- **INFORMATION PROVIDED**
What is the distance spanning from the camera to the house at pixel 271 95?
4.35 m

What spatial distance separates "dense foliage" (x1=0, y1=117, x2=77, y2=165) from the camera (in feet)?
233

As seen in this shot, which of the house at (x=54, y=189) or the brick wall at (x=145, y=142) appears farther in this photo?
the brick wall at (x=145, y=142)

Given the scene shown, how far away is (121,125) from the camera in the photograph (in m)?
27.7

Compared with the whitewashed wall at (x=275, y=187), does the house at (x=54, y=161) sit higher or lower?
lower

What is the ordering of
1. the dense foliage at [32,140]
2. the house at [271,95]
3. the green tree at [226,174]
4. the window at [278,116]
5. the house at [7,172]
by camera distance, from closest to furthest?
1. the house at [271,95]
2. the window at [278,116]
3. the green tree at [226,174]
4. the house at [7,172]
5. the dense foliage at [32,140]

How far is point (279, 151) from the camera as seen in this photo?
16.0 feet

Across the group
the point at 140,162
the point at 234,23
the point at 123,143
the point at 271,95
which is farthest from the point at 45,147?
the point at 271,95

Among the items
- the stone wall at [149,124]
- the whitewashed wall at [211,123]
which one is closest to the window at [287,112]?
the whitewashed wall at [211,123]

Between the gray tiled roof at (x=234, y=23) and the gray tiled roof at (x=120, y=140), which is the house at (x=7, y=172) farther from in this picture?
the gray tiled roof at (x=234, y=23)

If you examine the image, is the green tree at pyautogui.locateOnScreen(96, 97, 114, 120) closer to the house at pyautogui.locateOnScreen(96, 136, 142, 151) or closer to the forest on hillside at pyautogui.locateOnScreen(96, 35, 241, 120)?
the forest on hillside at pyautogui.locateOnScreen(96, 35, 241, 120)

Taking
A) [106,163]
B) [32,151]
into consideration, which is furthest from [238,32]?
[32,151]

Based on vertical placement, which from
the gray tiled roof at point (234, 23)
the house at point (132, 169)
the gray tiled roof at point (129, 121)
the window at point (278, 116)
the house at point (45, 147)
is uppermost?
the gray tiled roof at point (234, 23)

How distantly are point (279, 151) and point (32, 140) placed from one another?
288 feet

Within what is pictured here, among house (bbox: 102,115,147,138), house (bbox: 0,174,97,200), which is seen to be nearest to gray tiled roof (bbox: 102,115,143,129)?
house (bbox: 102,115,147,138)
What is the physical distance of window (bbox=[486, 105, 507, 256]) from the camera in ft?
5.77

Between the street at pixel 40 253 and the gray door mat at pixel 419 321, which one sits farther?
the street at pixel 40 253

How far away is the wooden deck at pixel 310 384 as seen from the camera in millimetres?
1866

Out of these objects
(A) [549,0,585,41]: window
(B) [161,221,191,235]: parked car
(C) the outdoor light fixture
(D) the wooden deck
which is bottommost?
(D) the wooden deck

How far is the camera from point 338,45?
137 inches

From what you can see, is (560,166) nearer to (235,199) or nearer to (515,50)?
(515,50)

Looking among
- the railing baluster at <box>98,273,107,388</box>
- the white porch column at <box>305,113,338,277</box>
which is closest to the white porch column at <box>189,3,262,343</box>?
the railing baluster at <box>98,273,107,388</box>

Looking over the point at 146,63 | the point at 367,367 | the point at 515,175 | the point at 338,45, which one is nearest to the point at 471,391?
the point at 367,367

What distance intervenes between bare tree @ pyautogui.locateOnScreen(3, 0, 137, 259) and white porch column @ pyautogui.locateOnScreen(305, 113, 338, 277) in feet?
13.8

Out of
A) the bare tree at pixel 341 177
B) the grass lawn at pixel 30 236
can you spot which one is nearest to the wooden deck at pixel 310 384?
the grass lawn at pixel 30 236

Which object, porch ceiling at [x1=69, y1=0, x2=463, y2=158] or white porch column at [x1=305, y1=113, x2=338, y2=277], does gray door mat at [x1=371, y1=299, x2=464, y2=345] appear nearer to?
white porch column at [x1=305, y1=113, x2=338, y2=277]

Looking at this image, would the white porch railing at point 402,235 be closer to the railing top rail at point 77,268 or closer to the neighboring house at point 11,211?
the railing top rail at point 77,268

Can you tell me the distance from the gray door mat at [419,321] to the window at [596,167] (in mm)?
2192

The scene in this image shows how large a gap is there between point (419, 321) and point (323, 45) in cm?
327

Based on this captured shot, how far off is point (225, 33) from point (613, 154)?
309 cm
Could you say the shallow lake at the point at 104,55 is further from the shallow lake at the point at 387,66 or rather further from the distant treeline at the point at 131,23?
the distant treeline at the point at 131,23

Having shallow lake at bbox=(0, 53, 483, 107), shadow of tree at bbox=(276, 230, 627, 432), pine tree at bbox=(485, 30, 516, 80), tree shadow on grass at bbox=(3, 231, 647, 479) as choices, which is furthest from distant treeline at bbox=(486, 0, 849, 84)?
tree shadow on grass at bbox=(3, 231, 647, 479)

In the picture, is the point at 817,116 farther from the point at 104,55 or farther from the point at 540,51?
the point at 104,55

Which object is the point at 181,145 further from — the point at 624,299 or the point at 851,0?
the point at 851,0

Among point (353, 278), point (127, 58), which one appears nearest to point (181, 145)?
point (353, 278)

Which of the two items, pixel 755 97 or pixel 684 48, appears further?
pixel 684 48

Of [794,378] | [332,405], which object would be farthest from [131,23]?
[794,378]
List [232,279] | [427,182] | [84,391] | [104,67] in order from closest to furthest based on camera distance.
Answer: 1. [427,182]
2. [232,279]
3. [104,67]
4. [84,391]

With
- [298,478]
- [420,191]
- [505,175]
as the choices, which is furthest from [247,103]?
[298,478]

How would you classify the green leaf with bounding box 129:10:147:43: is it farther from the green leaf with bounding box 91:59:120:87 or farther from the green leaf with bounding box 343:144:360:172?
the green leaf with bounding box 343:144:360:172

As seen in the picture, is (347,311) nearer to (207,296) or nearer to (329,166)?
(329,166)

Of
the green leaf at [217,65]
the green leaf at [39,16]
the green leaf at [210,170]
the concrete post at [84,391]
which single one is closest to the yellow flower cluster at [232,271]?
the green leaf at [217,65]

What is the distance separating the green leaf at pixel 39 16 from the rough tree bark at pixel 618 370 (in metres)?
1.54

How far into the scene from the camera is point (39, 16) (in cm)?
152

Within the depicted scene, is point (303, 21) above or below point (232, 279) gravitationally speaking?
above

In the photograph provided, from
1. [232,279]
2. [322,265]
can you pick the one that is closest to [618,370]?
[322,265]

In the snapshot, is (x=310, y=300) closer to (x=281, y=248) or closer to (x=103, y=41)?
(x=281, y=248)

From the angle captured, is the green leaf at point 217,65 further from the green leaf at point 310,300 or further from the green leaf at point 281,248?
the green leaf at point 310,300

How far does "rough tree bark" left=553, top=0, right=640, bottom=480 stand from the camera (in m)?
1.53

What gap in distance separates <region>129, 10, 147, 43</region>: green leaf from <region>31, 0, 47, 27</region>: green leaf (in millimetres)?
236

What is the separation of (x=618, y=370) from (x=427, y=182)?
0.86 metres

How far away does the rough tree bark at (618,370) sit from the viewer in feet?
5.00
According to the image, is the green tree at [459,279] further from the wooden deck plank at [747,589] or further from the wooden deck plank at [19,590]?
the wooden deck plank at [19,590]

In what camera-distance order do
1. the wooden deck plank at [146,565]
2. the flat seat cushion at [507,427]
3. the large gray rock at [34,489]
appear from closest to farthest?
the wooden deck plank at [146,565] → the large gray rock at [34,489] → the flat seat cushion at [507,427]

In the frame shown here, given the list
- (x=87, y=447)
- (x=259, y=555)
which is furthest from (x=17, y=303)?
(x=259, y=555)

- **REQUEST**
Convert the stretch of the listing from the line containing "How would you" through its last line into a JSON array of strings, one string per line, leaving out blank lines.

- **THE OUTPUT**
[
  "How would you classify the green leaf with bounding box 129:10:147:43: is it farther from the green leaf with bounding box 91:59:120:87 or farther from the green leaf with bounding box 343:144:360:172?",
  "the green leaf with bounding box 343:144:360:172",
  "As seen in the picture, is (347,311) nearer to (207,296) or nearer to (329,166)?",
  "(329,166)",
  "Of",
  "the green leaf at [217,65]",
  "the green leaf at [39,16]",
  "the green leaf at [210,170]",
  "the concrete post at [84,391]",
  "which single one is closest to the yellow flower cluster at [232,271]?",
  "the green leaf at [217,65]",
  "What is the distance separating the green leaf at pixel 39 16 from the rough tree bark at pixel 618 370 (in metres)?",
  "1.54",
  "How far into the scene from the camera is point (39, 16) (in cm)?",
  "152",
  "Within the depicted scene, is point (303, 21) above or below point (232, 279) gravitationally speaking?",
  "above",
  "In the photograph provided, from",
  "1. [232,279]",
  "2. [322,265]",
  "can you pick the one that is closest to [618,370]?",
  "[322,265]",
  "In the snapshot, is (x=310, y=300) closer to (x=281, y=248) or closer to (x=103, y=41)?",
  "(x=281, y=248)",
  "From the angle captured, is the green leaf at point 217,65 further from the green leaf at point 310,300 or further from the green leaf at point 281,248?",
  "the green leaf at point 310,300",
  "How far does \"rough tree bark\" left=553, top=0, right=640, bottom=480 stand from the camera (in m)?",
  "1.53",
  "What gap in distance separates <region>129, 10, 147, 43</region>: green leaf from <region>31, 0, 47, 27</region>: green leaf (in millimetres)?",
  "236",
  "What is the separation of (x=618, y=370) from (x=427, y=182)?",
  "0.86 metres",
  "How far away does the rough tree bark at (618,370) sit from the viewer in feet?",
  "5.00",
  "According to the image, is the green tree at [459,279] further from the wooden deck plank at [747,589] or further from the wooden deck plank at [19,590]?",
  "the wooden deck plank at [19,590]",
  "In what camera-distance order do",
  "1. the wooden deck plank at [146,565]",
  "2. the flat seat cushion at [507,427]",
  "3. the large gray rock at [34,489]",
  "appear from closest to farthest?",
  "the wooden deck plank at [146,565] → the large gray rock at [34,489] → the flat seat cushion at [507,427]",
  "In the frame shown here, given the list",
  "- (x=87, y=447)",
  "- (x=259, y=555)",
  "which is furthest from (x=17, y=303)?",
  "(x=259, y=555)"
]